The Chatham Historical Dockyard Society was very helpful in providing some information. To quote part of the letter I received ‘We have a book in our library claiming to list all the commissioned sea officers 1660-1815, that is Lieutenants and above. The name SOLLEY does not appear. However there were many other men on ships calling themselves Mariners, apart from the common seamen. Particularly the Warrant officers the men who stayed with a ship whilst in Dockyard hands, like the Boatswain, the Gunner, Carpenter, Master and Mates. These officers will probably be listed as onboard Victory on Master Lists held at the National Archives, possibly also telling you when they joined and left, and where from’.

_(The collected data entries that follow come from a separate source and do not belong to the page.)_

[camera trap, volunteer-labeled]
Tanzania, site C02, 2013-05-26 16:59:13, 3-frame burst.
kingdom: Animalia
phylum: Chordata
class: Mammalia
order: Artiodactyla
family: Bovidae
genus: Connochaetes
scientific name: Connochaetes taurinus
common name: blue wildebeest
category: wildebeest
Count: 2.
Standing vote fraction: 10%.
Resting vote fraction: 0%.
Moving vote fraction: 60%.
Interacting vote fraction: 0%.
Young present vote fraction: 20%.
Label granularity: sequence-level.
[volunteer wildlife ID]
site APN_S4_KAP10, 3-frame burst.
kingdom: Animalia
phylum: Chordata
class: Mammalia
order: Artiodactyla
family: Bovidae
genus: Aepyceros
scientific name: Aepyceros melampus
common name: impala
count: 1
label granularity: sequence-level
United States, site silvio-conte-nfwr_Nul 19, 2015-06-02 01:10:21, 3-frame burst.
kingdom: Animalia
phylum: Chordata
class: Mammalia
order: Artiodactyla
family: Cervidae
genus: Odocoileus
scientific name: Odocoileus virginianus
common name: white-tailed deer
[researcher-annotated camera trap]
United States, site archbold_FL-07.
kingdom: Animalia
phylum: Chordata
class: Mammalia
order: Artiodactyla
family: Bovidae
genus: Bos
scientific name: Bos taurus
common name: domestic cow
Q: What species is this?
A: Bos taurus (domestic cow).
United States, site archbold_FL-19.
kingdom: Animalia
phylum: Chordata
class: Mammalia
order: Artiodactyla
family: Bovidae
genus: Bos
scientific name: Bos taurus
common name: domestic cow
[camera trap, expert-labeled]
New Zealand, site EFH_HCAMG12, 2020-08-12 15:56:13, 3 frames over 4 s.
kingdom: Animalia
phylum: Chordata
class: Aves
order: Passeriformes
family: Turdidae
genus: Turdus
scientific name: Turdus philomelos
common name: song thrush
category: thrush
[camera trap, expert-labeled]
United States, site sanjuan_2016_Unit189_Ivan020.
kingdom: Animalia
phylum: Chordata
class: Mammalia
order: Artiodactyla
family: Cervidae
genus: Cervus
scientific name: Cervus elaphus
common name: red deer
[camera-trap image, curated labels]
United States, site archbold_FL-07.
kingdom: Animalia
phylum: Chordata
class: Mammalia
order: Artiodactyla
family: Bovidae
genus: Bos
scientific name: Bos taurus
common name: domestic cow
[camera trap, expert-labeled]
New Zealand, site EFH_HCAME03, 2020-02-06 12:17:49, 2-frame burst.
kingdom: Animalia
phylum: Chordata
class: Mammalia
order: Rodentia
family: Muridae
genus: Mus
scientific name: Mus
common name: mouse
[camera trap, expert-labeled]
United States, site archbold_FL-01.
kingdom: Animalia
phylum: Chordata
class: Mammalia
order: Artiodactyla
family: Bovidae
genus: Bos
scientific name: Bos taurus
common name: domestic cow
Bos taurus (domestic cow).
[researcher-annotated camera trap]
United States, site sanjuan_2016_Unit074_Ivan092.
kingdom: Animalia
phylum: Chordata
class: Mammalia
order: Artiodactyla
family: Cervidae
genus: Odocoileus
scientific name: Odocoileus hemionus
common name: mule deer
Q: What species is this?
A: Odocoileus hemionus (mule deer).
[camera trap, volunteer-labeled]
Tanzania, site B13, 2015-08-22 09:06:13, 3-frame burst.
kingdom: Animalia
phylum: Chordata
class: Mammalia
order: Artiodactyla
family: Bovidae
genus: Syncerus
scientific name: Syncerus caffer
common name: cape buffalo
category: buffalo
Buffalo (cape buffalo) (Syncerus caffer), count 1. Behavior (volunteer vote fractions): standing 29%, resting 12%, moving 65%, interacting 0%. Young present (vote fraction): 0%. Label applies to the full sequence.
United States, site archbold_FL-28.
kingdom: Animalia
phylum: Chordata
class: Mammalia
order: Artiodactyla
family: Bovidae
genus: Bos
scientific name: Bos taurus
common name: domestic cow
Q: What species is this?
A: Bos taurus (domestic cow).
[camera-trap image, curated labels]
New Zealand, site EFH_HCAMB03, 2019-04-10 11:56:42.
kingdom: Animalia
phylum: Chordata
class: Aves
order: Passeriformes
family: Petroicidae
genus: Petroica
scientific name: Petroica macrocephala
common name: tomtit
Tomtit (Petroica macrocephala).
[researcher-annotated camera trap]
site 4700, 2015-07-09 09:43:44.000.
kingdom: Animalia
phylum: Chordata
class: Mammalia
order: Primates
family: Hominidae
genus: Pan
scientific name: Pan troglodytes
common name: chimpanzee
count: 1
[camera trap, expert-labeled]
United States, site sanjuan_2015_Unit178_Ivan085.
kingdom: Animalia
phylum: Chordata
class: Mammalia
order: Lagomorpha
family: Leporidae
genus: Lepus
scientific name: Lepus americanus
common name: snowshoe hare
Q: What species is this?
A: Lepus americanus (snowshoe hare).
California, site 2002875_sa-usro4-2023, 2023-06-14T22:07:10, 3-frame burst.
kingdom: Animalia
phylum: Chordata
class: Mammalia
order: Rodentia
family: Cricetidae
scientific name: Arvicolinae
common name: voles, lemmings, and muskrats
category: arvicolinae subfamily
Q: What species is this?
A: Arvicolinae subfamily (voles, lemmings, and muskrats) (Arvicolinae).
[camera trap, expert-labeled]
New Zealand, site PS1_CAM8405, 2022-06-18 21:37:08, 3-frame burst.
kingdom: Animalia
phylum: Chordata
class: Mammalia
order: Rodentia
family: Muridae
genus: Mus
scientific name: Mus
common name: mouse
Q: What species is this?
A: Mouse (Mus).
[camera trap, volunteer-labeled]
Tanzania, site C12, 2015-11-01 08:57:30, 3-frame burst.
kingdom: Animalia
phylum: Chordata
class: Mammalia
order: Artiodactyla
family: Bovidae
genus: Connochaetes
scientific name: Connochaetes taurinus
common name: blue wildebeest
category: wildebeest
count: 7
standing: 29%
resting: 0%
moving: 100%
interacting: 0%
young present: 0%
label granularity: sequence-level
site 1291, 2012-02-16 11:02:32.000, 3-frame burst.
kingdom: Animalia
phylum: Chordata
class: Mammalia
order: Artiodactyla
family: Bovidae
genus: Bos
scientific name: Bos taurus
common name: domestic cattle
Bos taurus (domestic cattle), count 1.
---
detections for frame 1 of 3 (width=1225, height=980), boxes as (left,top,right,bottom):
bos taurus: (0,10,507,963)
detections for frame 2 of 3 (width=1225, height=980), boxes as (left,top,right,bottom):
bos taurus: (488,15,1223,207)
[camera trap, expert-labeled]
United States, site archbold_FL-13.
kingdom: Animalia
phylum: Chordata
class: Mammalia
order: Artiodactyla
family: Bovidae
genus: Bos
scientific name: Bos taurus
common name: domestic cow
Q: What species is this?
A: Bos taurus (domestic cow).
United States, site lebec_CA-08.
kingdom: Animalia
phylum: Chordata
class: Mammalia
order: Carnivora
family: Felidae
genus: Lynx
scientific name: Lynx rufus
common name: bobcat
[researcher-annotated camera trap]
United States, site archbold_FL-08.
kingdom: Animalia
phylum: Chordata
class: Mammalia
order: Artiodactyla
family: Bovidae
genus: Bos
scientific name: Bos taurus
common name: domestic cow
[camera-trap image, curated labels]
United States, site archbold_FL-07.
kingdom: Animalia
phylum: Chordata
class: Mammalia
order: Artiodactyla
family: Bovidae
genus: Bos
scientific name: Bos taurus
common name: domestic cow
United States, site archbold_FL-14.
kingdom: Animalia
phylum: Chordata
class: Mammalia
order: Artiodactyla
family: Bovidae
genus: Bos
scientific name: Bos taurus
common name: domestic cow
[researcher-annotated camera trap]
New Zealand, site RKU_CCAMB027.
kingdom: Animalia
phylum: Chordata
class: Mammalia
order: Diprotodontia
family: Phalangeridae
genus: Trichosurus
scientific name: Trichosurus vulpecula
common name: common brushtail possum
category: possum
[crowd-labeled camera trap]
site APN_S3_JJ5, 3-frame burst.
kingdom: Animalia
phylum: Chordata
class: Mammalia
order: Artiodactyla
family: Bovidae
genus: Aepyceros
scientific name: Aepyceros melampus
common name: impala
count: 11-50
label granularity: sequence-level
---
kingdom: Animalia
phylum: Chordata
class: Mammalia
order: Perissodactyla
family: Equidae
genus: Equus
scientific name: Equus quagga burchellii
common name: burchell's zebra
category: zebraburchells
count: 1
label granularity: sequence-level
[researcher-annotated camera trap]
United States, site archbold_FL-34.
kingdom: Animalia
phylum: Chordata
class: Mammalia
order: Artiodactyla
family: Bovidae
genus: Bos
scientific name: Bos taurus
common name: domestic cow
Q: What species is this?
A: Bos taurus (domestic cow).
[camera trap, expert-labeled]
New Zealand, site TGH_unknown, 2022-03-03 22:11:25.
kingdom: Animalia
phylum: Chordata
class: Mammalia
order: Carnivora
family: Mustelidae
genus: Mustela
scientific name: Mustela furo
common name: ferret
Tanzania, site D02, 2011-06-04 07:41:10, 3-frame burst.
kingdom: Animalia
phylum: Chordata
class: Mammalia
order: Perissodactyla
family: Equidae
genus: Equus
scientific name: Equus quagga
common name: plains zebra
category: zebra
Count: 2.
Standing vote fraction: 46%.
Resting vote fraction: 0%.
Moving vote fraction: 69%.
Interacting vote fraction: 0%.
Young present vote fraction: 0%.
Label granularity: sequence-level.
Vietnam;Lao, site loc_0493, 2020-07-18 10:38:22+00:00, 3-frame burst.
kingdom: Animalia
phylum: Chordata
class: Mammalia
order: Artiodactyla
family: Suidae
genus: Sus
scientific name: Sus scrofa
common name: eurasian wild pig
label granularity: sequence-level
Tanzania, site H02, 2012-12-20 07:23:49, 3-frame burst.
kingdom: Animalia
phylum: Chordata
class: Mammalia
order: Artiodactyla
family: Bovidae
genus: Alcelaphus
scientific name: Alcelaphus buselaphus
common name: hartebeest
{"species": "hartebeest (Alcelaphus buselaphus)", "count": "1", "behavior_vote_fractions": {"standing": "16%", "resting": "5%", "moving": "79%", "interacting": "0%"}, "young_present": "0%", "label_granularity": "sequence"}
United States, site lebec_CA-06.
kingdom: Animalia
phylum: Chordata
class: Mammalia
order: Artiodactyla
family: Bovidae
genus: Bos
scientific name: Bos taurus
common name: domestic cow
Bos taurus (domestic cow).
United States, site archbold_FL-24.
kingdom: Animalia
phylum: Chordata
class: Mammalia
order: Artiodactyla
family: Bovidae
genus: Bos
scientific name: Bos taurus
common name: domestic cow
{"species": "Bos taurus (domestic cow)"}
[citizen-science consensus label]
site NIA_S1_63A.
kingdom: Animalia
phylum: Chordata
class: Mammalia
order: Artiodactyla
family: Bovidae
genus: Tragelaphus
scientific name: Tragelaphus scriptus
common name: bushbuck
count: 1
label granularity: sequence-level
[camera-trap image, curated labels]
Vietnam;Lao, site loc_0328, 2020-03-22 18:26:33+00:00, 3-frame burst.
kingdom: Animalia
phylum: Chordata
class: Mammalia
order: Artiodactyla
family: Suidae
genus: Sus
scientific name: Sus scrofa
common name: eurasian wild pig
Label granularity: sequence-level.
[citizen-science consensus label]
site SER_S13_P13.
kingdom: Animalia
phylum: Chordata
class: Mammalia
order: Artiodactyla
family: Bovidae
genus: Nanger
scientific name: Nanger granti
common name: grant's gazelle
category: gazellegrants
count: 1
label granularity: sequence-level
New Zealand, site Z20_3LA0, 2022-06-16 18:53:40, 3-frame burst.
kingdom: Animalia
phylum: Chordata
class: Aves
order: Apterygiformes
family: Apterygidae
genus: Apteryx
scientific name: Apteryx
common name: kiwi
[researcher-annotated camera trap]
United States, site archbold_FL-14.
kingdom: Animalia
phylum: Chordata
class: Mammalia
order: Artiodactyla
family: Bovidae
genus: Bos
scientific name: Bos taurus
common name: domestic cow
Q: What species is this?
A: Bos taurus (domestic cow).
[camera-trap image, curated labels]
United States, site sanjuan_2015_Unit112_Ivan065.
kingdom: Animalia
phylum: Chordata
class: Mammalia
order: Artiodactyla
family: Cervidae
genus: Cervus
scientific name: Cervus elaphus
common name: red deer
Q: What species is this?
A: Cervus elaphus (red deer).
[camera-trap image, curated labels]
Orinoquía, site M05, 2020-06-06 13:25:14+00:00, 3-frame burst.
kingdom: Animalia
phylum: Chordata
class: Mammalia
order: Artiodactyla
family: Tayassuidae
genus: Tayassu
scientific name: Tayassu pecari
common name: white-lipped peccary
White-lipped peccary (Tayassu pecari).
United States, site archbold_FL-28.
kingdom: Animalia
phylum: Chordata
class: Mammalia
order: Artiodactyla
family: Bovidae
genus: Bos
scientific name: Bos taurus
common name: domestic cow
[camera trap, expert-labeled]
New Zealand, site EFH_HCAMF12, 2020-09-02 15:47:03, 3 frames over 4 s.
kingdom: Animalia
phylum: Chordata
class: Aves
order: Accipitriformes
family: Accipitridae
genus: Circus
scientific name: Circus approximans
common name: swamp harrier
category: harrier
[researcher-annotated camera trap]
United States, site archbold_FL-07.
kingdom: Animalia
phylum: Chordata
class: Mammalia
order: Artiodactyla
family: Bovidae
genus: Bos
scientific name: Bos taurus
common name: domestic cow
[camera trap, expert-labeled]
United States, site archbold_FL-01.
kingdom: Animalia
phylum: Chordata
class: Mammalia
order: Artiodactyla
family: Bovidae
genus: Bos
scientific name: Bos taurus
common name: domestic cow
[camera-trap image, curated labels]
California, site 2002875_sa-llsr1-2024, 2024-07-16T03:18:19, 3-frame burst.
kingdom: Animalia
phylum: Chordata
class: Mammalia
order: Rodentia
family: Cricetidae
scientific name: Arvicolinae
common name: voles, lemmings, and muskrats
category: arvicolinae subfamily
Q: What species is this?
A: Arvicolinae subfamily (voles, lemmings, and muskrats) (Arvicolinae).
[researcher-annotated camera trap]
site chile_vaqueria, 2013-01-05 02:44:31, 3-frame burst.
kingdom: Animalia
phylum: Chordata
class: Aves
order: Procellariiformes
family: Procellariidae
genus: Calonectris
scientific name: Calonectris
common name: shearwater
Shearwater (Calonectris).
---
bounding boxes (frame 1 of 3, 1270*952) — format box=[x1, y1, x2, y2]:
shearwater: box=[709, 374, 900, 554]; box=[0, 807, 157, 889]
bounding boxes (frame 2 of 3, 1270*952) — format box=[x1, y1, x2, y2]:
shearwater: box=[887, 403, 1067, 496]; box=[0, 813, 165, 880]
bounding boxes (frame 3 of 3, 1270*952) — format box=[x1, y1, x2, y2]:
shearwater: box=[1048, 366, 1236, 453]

So it seems that Thomas was not an officer holding the rank Lieutenant or above, but possibly nor was he a common seaman. I considered paying a researcher to follow up this line of enquiry at the National Archives, but it seems that the research involved is neither as simple nor as straightforward as I had hoped. So, for the time being, this research remains on hold – but the temptation to follow it up is still there!
A few more details about Thomas and his wife Alicia came to light via the Family Search website. I have found a record for the marriage of a Thomas Solley to Alicia Coodd at the Cathedral, Canterbury, Kent on 27 December 1692, which would fit in but shows that, sadly, their marriage was a short one. There is also a record for the birth of Alicia Coodd in 1666 at Chatham, Kent and also for a Thomas Solley in 1668 at Sittingbourne, Kent.
Much remains unknown about Thomas Solley. For instance it would be interesting to know how he died - was it as the result of an accident in the Dockyard or through illness? Where was he buried? What was his actual position/rank in the Navy? From the Will there would seem to have been no child of the marriage and thus no direct line of descent. If anybody has come across this Thomas Solley on their family tree, I would be interested to know more.